_GIVEN PROBLEM_
Reproduce the material below word for word, leaving out the pictures.

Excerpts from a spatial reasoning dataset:

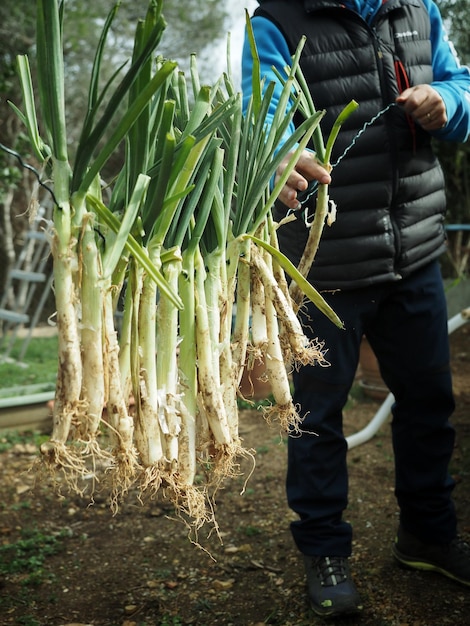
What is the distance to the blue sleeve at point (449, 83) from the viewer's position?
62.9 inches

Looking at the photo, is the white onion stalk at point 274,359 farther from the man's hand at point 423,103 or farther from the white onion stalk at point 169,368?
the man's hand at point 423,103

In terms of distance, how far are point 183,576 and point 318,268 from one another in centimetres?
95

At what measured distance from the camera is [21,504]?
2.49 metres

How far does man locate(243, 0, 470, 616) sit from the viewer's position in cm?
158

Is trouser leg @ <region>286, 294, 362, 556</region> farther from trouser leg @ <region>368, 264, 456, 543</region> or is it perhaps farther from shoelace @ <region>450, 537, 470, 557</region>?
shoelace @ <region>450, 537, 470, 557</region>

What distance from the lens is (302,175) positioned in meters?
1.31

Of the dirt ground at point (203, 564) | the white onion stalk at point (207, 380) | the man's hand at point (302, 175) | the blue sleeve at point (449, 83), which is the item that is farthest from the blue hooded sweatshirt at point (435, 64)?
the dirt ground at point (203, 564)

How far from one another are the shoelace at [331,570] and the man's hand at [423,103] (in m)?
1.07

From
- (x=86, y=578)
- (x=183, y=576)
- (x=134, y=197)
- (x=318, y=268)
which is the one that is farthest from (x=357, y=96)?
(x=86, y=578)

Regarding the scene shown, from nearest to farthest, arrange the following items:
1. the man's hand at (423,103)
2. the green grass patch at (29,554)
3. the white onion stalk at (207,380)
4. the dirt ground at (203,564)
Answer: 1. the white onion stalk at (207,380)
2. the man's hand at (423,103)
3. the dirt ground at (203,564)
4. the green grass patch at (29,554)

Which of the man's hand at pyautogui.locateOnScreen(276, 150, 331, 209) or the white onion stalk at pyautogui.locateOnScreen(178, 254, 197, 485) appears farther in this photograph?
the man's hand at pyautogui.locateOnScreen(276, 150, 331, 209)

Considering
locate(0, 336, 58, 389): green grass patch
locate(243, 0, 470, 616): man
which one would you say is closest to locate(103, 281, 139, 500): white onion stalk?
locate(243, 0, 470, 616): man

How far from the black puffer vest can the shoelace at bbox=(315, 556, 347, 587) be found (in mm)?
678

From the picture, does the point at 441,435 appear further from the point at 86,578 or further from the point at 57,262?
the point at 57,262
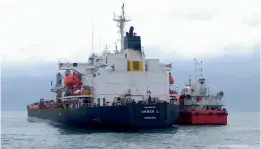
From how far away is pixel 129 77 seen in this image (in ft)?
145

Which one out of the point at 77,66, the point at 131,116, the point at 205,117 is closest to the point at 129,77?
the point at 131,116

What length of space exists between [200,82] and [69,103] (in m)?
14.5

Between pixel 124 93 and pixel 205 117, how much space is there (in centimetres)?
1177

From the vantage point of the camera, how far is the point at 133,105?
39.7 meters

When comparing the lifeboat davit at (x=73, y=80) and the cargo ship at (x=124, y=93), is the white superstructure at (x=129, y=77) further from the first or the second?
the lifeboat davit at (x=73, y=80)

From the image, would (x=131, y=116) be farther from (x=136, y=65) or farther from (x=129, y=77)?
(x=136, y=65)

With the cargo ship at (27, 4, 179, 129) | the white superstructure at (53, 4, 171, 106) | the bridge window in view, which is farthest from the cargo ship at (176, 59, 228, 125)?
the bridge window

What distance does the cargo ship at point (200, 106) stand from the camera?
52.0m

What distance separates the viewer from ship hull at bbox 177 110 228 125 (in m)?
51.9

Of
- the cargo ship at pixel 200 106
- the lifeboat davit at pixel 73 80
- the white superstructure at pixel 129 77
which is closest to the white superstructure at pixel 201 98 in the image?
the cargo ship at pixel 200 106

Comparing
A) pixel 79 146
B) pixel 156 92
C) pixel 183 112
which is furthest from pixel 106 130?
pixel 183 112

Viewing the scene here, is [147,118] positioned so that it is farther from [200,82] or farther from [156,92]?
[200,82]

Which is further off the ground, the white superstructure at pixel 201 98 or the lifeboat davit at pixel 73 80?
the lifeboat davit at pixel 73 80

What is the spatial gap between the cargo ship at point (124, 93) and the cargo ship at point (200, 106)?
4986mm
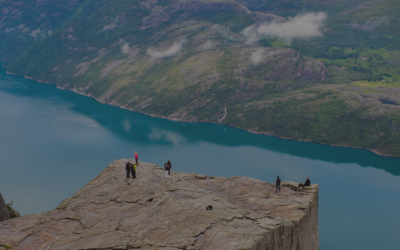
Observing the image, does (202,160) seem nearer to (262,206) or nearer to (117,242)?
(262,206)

_ANSWER FOR THIS EXERCISE_
What is the distance to the blue sleeve at point (449, 83) from the viewer's position?
62.9 inches

Looking at the photo, is the white onion stalk at point 274,359 farther from the man's hand at point 423,103 or farther from the white onion stalk at point 169,368?
the man's hand at point 423,103

In terms of distance, how far are point 183,576 and point 318,268 from one another in centimetres?
95

At what measured distance from the camera is [21,504]?
2.49 metres

How far does man locate(243, 0, 470, 616) sit from the viewer's position in cm?
158

Is trouser leg @ <region>286, 294, 362, 556</region> farther from trouser leg @ <region>368, 264, 456, 543</region> or is it perhaps farther from shoelace @ <region>450, 537, 470, 557</region>?
shoelace @ <region>450, 537, 470, 557</region>

What distance from the lens is (302,175) positioned in meters?
1.31

Of the dirt ground at point (203, 564) | the white onion stalk at point (207, 380) | the man's hand at point (302, 175) | the blue sleeve at point (449, 83), which is the item that is farthest from the blue hooded sweatshirt at point (435, 64)?
the dirt ground at point (203, 564)

How far from one another are the shoelace at [331,570] and the man's hand at [423,103] (in m)?
1.07

From
- (x=86, y=578)
- (x=183, y=576)
- (x=134, y=197)
- (x=318, y=268)
which is the one that is farthest from (x=357, y=96)?
(x=86, y=578)

Regarding the scene shown, from nearest to farthest, arrange the following items:
1. the man's hand at (423,103)
2. the green grass patch at (29,554)
3. the white onion stalk at (207,380)
4. the dirt ground at (203,564)
Answer: 1. the white onion stalk at (207,380)
2. the man's hand at (423,103)
3. the dirt ground at (203,564)
4. the green grass patch at (29,554)

Which of the man's hand at pyautogui.locateOnScreen(276, 150, 331, 209) or the white onion stalk at pyautogui.locateOnScreen(178, 254, 197, 485) appears farther in this photograph?
the man's hand at pyautogui.locateOnScreen(276, 150, 331, 209)

Considering
locate(0, 336, 58, 389): green grass patch
locate(243, 0, 470, 616): man
which one would you say is closest to locate(103, 281, 139, 500): white onion stalk?
locate(243, 0, 470, 616): man

How far from the black puffer vest can the shoelace at bbox=(315, 556, 347, 587) be found (in mm)?
678

From the picture, does the point at 441,435 appear further from the point at 86,578 or further from the point at 57,262?
the point at 57,262
From how far away is pixel 129 77 seen in this image (in ft)?
145

Which one out of the point at 77,66, the point at 131,116, the point at 205,117 is closest to the point at 129,77?
the point at 131,116

What length of space exists between [200,82] and [69,103] (in m)?
14.5

Between pixel 124 93 and pixel 205 117, how much space is there (in centimetres)?
1177

From the vantage point of the camera, how far is the point at 133,105?
39.7 meters

When comparing the lifeboat davit at (x=73, y=80) and the cargo ship at (x=124, y=93), is the white superstructure at (x=129, y=77) further from the first or the second?
the lifeboat davit at (x=73, y=80)

From the image, would (x=131, y=116) be farther from (x=136, y=65) or farther from (x=129, y=77)?
(x=136, y=65)

With the cargo ship at (27, 4, 179, 129) | the white superstructure at (53, 4, 171, 106) | the bridge window in view, which is farthest from the cargo ship at (176, 59, 228, 125)?
the bridge window

What distance does the cargo ship at point (200, 106) stand from the camera?
52.0m

What distance separates the viewer from ship hull at bbox 177 110 228 125 (in m)?
51.9

Of
- the cargo ship at pixel 200 106
- the lifeboat davit at pixel 73 80
- the white superstructure at pixel 129 77
which is closest to the white superstructure at pixel 201 98 in the image?
the cargo ship at pixel 200 106

Comparing
A) pixel 79 146
B) pixel 156 92
C) pixel 183 112
which is furthest from pixel 106 130?
pixel 183 112

Viewing the scene here, is [147,118] positioned so that it is farther from [200,82] or farther from [156,92]?
[200,82]

Which is further off the ground, the white superstructure at pixel 201 98 or the lifeboat davit at pixel 73 80?
the lifeboat davit at pixel 73 80

What is the spatial gap between the cargo ship at point (124, 93) and the cargo ship at point (200, 106)?
4986mm
Observing the image, does (202,160) seem nearer to (262,206) or nearer to (117,242)?
(262,206)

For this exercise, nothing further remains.